Depends if General Mills makes the bunny wear a tie.


On Monday, General Mills announced that it would be buying Berkeley's Annie's, the organic food company that makes the macaroni and cheese that you ate literally every weeknight during your parents' 1998 contested divorce proceedings. If you happen to own stock in Annie's—congratulations. The 51% premium that General Mills paid in the $820 million deal sent shares of Annie's into the stratosphere.

But what about you, the tragically hip, environmentally-minded, leaning-in consumer? Can you still with a clear conscience serve up purple box after purple box to your own children while your "conscious uncoupling" proceedings are ongoing? Or would that be a capitulation to the capitalist war-machine?

There’s certainly a case to be made in favor of going off the grid after the sale. Annie’s—and maybe we’re reaching a little far here—always felt like it stood for something. Non-GMO. Organic. A cute little bunny.
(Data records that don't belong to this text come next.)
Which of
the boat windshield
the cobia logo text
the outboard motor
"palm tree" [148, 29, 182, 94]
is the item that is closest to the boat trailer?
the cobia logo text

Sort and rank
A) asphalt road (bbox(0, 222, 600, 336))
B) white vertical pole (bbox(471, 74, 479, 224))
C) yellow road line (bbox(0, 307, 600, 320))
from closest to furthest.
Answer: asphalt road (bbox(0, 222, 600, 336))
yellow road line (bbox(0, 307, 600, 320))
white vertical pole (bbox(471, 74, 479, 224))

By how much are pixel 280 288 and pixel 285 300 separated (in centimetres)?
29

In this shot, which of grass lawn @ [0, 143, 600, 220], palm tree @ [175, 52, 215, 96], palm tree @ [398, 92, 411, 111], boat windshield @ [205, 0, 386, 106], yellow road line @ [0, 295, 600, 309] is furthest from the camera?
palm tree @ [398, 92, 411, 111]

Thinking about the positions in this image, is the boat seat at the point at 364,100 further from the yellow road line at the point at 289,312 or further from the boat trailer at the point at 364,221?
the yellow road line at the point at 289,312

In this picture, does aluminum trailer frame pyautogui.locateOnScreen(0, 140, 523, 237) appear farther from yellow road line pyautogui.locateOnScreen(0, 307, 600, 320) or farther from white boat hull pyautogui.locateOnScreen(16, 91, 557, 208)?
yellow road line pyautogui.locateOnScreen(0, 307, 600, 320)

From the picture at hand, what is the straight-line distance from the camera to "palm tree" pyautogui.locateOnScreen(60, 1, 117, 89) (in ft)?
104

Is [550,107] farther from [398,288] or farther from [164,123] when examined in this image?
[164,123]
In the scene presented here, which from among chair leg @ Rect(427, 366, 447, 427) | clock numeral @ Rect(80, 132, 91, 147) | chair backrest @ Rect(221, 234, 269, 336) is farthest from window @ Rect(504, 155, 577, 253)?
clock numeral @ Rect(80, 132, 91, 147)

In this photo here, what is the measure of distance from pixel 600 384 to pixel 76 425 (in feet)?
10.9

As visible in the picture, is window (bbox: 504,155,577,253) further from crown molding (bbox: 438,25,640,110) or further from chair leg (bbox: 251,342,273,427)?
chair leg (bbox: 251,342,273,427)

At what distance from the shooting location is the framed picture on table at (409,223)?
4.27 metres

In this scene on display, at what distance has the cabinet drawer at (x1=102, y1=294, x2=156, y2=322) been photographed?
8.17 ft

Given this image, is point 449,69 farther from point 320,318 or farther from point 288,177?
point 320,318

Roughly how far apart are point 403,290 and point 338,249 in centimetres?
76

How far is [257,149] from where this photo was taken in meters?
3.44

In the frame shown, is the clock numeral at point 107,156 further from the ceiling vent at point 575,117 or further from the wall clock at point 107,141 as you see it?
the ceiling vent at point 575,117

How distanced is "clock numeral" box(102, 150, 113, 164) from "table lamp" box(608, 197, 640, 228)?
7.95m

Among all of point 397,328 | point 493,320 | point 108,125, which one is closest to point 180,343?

General Mills—not so much.

That explains much of the online backlash, with consumers writing on Twitter and Facebook things like: “They’ve sold their souls to the devil.” As the New York Times points out, even though Annie’s will be keeping its CEO (for at least the next year) and Berkeley headquarters, “the weight of General Mills is likely to be felt eventually.”

It all depends on how heavily that weight falls. For example, Annie’s has already said that it won’t be changing its non-GMO position. In its press release, the company spokesperson wrote, “Powerful consumer shifts toward products with simple, organic and natural ingredients from companies that share consumers' core values show no signs of letting up.”

If that’s true, buying Annie’s would be a way to signal to General Mills that you’d rather buy something halfway decent instead of Green Giant’s Sugar-Blasted Industrial Vat Grown Frozen Peas. It wouldn’t make much sense for General Mills to vacuum up Annie’s only to turn it away from what consumers value it for. That would no more sense than Green Day leaving Lookout! for  a major label and making a rock opera.

After all, the Annie’s is hardly the first time that a faceless mega-corporation hid itself behind some hippie front group. Ben and Jerry’s is owned by Unilever, a Dutch conglomerate. Burt’s Bees just rents Burt’s face and name on behalf of Clorox. Tom’s of Maine? Try Colgate-Palmolive. We hate to have to tell you this, but Brooklyn Without Limits is owned by Haliburton. None of those may be perfect of purists, but they let you have your crunchy granola and shop and Trader Joe’s too. For now, we’re going to put Annie’s in that camp.